• _Problem_:
All of the data below should be copied exactly as it stands.

-- Opening Marker --

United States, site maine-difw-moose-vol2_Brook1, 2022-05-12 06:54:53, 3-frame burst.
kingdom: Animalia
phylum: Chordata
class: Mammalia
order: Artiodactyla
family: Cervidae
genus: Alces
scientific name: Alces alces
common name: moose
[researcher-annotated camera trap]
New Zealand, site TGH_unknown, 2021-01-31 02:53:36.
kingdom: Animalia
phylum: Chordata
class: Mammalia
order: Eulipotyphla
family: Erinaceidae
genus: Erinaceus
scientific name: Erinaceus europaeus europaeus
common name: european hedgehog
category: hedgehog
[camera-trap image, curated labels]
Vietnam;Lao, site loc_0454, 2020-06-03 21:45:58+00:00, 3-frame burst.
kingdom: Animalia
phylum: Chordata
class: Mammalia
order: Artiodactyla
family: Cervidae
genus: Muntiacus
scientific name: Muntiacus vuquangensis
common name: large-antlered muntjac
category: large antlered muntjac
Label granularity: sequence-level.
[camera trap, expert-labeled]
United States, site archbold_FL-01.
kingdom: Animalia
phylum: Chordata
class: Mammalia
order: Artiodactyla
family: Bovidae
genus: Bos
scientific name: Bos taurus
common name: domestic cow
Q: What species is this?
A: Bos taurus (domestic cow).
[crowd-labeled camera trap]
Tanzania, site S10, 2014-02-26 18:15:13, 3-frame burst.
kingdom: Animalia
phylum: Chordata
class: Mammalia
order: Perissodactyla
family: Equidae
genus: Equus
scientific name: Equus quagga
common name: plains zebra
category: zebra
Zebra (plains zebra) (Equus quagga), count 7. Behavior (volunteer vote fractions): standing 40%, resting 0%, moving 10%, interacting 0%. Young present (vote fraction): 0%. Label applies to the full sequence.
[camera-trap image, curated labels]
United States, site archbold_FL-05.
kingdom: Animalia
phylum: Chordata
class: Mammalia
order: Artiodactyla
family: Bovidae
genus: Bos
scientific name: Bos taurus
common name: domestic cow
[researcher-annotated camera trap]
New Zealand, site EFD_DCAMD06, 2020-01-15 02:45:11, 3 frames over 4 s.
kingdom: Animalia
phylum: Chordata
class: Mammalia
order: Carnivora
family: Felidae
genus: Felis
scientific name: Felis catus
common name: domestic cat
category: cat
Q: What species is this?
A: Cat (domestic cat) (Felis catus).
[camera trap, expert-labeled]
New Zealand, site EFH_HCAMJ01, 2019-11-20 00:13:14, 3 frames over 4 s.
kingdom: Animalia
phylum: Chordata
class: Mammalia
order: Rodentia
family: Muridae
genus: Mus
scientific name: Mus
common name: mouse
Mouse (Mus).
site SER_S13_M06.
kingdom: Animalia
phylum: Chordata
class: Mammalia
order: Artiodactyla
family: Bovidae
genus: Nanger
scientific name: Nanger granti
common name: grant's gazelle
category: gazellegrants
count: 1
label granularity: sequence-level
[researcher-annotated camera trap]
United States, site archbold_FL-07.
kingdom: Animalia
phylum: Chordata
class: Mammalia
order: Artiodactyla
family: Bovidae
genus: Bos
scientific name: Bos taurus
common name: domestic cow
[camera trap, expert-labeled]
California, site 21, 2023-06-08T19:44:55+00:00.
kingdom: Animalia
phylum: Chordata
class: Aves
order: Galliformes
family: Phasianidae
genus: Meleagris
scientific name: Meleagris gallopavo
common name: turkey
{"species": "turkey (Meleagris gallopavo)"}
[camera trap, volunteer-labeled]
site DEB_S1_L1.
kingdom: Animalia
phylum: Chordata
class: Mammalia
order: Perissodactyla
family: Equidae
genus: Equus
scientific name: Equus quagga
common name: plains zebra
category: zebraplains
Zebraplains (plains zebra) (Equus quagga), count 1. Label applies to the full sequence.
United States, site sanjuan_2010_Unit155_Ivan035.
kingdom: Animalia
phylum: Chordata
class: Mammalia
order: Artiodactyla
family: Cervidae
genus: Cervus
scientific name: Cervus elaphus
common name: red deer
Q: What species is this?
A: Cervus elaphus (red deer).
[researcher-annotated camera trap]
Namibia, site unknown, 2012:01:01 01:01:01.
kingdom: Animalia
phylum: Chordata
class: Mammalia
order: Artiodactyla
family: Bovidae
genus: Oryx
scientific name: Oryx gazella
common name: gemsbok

-- Closing Marker --

• _Answer_:
United States, site maine-difw-moose-vol2_Brook1, 2022-05-12 06:54:53, 3-frame burst.
kingdom: Animalia
phylum: Chordata
class: Mammalia
order: Artiodactyla
family: Cervidae
genus: Alces
scientific name: Alces alces
common name: moose
[researcher-annotated camera trap]
New Zealand, site TGH_unknown, 2021-01-31 02:53:36.
kingdom: Animalia
phylum: Chordata
class: Mammalia
order: Eulipotyphla
family: Erinaceidae
genus: Erinaceus
scientific name: Erinaceus europaeus europaeus
common name: european hedgehog
category: hedgehog
[camera-trap image, curated labels]
Vietnam;Lao, site loc_0454, 2020-06-03 21:45:58+00:00, 3-frame burst.
kingdom: Animalia
phylum: Chordata
class: Mammalia
order: Artiodactyla
family: Cervidae
genus: Muntiacus
scientific name: Muntiacus vuquangensis
common name: large-antlered muntjac
category: large antlered muntjac
Label granularity: sequence-level.
[camera trap, expert-labeled]
United States, site archbold_FL-01.
kingdom: Animalia
phylum: Chordata
class: Mammalia
order: Artiodactyla
family: Bovidae
genus: Bos
scientific name: Bos taurus
common name: domestic cow
Q: What species is this?
A: Bos taurus (domestic cow).
[crowd-labeled camera trap]
Tanzania, site S10, 2014-02-26 18:15:13, 3-frame burst.
kingdom: Animalia
phylum: Chordata
class: Mammalia
order: Perissodactyla
family: Equidae
genus: Equus
scientific name: Equus quagga
common name: plains zebra
category: zebra
Zebra (plains zebra) (Equus quagga), count 7. Behavior (volunteer vote fractions): standing 40%, resting 0%, moving 10%, interacting 0%. Young present (vote fraction): 0%. Label applies to the full sequence.
[camera-trap image, curated labels]
United States, site archbold_FL-05.
kingdom: Animalia
phylum: Chordata
class: Mammalia
order: Artiodactyla
family: Bovidae
genus: Bos
scientific name: Bos taurus
common name: domestic cow
[researcher-annotated camera trap]
New Zealand, site EFD_DCAMD06, 2020-01-15 02:45:11, 3 frames over 4 s.
kingdom: Animalia
phylum: Chordata
class: Mammalia
order: Carnivora
family: Felidae
genus: Felis
scientific name: Felis catus
common name: domestic cat
category: cat
Q: What species is this?
A: Cat (domestic cat) (Felis catus).
[camera trap, expert-labeled]
New Zealand, site EFH_HCAMJ01, 2019-11-20 00:13:14, 3 frames over 4 s.
kingdom: Animalia
phylum: Chordata
class: Mammalia
order: Rodentia
family: Muridae
genus: Mus
scientific name: Mus
common name: mouse
Mouse (Mus).
site SER_S13_M06.
kingdom: Animalia
phylum: Chordata
class: Mammalia
order: Artiodactyla
family: Bovidae
genus: Nanger
scientific name: Nanger granti
common name: grant's gazelle
category: gazellegrants
count: 1
label granularity: sequence-level
[researcher-annotated camera trap]
United States, site archbold_FL-07.
kingdom: Animalia
phylum: Chordata
class: Mammalia
order: Artiodactyla
family: Bovidae
genus: Bos
scientific name: Bos taurus
common name: domestic cow
[camera trap, expert-labeled]
California, site 21, 2023-06-08T19:44:55+00:00.
kingdom: Animalia
phylum: Chordata
class: Aves
order: Galliformes
family: Phasianidae
genus: Meleagris
scientific name: Meleagris gallopavo
common name: turkey
{"species": "turkey (Meleagris gallopavo)"}
[camera trap, volunteer-labeled]
site DEB_S1_L1.
kingdom: Animalia
phylum: Chordata
class: Mammalia
order: Perissodactyla
family: Equidae
genus: Equus
scientific name: Equus quagga
common name: plains zebra
category: zebraplains
Zebraplains (plains zebra) (Equus quagga), count 1. Label applies to the full sequence.
United States, site sanjuan_2010_Unit155_Ivan035.
kingdom: Animalia
phylum: Chordata
class: Mammalia
order: Artiodactyla
family: Cervidae
genus: Cervus
scientific name: Cervus elaphus
common name: red deer
Q: What species is this?
A: Cervus elaphus (red deer).
[researcher-annotated camera trap]
Namibia, site unknown, 2012:01:01 01:01:01.
kingdom: Animalia
phylum: Chordata
class: Mammalia
order: Artiodactyla
family: Bovidae
genus: Oryx
scientific name: Oryx gazella
common name: gemsbok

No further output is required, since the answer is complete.